Task directions
Write out only the tail of the records, beginning at the line containing "Studying this photograph, how" and including the last line, exactly as written.

Entries

=-=-=

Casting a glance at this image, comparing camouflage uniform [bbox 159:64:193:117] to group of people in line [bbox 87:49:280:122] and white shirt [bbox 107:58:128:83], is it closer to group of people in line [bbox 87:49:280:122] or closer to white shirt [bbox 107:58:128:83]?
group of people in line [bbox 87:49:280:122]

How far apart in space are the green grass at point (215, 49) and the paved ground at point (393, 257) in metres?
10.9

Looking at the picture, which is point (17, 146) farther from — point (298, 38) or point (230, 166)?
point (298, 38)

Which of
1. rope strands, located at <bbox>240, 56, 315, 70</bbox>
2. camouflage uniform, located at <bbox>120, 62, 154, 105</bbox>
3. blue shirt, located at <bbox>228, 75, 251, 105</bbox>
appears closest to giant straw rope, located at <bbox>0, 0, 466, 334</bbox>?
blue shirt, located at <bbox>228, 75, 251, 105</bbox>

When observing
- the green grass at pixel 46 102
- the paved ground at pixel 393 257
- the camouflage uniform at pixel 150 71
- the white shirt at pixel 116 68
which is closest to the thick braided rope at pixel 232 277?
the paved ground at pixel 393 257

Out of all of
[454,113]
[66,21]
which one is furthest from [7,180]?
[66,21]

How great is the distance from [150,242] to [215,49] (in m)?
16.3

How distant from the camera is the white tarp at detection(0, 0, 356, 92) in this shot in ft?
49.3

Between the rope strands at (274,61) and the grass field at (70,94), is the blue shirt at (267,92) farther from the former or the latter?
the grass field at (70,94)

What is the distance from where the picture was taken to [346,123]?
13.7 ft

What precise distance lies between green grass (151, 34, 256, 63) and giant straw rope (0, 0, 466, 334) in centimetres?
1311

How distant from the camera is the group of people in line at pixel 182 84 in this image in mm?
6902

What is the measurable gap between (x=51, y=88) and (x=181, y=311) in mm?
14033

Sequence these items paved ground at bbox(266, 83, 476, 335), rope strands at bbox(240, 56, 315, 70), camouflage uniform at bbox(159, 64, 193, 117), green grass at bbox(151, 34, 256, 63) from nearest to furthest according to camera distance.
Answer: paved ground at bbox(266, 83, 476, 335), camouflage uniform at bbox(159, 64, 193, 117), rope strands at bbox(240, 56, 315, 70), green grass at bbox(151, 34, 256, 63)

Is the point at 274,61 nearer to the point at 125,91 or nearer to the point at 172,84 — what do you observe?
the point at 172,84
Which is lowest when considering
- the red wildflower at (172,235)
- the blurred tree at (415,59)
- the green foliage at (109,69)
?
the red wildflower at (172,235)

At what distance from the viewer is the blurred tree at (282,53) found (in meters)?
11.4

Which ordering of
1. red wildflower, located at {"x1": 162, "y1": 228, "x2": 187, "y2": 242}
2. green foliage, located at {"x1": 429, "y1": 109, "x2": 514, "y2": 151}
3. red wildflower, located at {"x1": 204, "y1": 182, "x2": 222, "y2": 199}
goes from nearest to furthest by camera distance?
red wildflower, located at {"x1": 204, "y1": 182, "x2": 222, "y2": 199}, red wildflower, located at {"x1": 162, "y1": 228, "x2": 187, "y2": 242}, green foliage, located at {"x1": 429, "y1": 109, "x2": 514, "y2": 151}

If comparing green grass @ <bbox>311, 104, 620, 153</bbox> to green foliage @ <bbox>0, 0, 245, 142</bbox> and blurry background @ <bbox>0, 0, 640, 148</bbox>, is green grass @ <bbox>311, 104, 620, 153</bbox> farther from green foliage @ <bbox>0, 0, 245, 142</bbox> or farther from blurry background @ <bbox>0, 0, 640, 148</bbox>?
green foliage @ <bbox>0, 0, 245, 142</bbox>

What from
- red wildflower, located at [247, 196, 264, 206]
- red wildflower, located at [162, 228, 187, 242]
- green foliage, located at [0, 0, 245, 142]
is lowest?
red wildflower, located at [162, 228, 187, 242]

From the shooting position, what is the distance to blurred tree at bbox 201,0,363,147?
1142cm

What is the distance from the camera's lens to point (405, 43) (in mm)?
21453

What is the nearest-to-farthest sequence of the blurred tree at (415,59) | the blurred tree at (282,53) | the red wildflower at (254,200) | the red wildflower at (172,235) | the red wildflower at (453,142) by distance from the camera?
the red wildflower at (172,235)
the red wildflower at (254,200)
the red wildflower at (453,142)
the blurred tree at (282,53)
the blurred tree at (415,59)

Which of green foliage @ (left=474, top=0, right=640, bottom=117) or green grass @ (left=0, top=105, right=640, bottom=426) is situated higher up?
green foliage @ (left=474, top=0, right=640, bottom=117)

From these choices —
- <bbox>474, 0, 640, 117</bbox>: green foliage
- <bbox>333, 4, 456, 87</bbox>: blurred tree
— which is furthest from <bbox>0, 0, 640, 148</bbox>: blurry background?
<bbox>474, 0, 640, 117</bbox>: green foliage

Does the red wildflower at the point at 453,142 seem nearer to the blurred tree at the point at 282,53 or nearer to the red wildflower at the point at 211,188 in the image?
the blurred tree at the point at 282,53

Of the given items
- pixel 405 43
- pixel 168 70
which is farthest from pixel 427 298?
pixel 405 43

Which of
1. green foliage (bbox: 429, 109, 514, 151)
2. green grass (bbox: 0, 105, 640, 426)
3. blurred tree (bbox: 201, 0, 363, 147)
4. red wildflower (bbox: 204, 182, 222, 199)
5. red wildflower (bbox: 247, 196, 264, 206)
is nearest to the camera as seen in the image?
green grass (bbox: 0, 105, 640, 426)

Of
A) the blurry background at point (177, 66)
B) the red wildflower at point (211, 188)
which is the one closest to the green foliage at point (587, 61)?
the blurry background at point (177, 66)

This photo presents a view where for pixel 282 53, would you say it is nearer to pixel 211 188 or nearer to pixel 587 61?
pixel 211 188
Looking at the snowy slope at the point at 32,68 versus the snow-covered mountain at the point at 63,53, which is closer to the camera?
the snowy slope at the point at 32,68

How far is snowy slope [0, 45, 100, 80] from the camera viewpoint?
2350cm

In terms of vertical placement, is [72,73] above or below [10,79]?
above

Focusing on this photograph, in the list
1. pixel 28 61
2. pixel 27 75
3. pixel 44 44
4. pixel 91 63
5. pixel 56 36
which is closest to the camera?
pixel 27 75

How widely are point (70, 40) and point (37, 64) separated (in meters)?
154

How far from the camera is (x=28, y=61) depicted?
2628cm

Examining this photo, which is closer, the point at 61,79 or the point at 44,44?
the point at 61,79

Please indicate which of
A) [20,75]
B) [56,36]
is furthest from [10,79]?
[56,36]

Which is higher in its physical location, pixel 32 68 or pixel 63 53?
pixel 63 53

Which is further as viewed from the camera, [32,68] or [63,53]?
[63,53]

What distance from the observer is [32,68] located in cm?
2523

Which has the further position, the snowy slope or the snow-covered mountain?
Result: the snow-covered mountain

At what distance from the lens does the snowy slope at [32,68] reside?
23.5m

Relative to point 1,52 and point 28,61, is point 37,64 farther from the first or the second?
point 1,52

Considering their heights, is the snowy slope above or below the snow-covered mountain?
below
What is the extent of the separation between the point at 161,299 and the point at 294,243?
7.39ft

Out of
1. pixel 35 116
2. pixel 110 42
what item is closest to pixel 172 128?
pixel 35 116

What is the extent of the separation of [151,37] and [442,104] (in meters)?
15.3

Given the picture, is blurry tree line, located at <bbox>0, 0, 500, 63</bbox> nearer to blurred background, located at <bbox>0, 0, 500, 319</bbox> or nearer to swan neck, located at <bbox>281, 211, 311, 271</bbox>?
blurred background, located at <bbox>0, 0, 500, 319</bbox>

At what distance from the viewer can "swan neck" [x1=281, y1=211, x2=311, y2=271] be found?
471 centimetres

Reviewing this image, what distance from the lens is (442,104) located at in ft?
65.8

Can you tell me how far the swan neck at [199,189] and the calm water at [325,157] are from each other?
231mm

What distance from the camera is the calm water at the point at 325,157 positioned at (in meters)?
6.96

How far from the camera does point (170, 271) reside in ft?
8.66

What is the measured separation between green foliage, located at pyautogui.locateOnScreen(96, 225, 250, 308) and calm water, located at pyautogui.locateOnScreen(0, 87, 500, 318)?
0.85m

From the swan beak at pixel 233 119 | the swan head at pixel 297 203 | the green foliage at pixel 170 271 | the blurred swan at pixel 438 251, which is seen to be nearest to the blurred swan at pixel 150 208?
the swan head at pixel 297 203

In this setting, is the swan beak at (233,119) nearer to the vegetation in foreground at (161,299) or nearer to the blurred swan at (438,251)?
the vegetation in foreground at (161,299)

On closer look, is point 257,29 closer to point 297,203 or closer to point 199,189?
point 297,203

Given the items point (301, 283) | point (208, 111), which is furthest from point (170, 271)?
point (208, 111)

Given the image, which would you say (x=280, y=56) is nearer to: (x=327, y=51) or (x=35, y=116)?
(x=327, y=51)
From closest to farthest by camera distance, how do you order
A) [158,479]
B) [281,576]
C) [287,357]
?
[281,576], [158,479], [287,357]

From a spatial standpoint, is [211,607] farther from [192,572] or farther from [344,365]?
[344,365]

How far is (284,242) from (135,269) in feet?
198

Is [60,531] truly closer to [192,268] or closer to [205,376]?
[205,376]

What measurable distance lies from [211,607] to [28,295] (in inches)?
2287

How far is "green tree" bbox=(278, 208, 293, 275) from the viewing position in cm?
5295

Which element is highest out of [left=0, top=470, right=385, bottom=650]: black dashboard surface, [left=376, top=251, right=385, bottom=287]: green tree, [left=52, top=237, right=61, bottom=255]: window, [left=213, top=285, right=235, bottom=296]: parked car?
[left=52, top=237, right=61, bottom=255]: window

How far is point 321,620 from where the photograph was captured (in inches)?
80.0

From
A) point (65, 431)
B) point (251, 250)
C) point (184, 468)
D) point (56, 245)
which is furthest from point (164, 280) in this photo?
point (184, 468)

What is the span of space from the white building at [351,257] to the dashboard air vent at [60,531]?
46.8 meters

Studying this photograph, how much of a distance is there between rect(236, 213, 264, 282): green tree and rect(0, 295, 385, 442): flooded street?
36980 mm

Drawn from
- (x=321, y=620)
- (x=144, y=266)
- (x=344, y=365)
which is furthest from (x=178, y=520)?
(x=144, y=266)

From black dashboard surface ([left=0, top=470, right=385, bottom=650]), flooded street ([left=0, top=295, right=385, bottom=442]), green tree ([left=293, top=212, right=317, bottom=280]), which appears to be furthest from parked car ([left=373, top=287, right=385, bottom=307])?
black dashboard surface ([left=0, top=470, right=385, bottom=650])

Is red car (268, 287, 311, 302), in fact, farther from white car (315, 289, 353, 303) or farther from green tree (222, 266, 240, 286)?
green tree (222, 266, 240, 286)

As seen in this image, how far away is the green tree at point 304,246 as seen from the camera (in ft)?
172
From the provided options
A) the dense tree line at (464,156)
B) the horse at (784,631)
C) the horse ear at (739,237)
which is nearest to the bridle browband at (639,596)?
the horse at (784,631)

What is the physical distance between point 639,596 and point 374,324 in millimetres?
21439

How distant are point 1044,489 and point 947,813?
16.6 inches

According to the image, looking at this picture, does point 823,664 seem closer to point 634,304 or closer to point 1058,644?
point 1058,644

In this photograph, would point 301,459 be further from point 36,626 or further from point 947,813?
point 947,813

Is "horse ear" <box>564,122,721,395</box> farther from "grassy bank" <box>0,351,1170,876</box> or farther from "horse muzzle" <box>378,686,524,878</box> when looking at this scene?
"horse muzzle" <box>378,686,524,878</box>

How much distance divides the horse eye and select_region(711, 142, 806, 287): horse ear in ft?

=-=-=

Result of this exercise
Studying this photograph, how much of a distance is there between rect(236, 213, 264, 282): green tree and rect(0, 295, 385, 442): flooded street?
36980 mm

Drawn from
- (x=321, y=620)
- (x=144, y=266)
- (x=344, y=365)
which is furthest from (x=178, y=520)?
(x=144, y=266)

From black dashboard surface ([left=0, top=470, right=385, bottom=650]), flooded street ([left=0, top=295, right=385, bottom=442]), green tree ([left=293, top=212, right=317, bottom=280]), which appears to be furthest from parked car ([left=373, top=287, right=385, bottom=307])?
black dashboard surface ([left=0, top=470, right=385, bottom=650])

Is red car (268, 287, 311, 302), in fact, farther from white car (315, 289, 353, 303) or farther from green tree (222, 266, 240, 286)?
green tree (222, 266, 240, 286)

As seen in this image, how far away is the green tree at point 304,246 as seen from the camera (in ft)?
172
From the provided options
A) the dense tree line at (464,156)
B) the horse at (784,631)
C) the horse ear at (739,237)
which is nearest to the bridle browband at (639,596)?
the horse at (784,631)

What is the physical distance between point 639,596 and point 374,324 in millimetres?
21439

How distant are point 1044,489 and point 947,813?
16.6 inches

According to the image, looking at this picture, does point 823,664 seem closer to point 634,304 or closer to point 1058,644?
point 1058,644

In this photograph, would point 301,459 be further from point 36,626 or further from point 947,813?
point 947,813

Is "horse ear" <box>564,122,721,395</box> farther from "grassy bank" <box>0,351,1170,876</box> or farther from "horse muzzle" <box>378,686,524,878</box> when looking at this scene?
"horse muzzle" <box>378,686,524,878</box>

How much distance divides the horse eye and select_region(711, 142, 806, 287): horse ear in ft?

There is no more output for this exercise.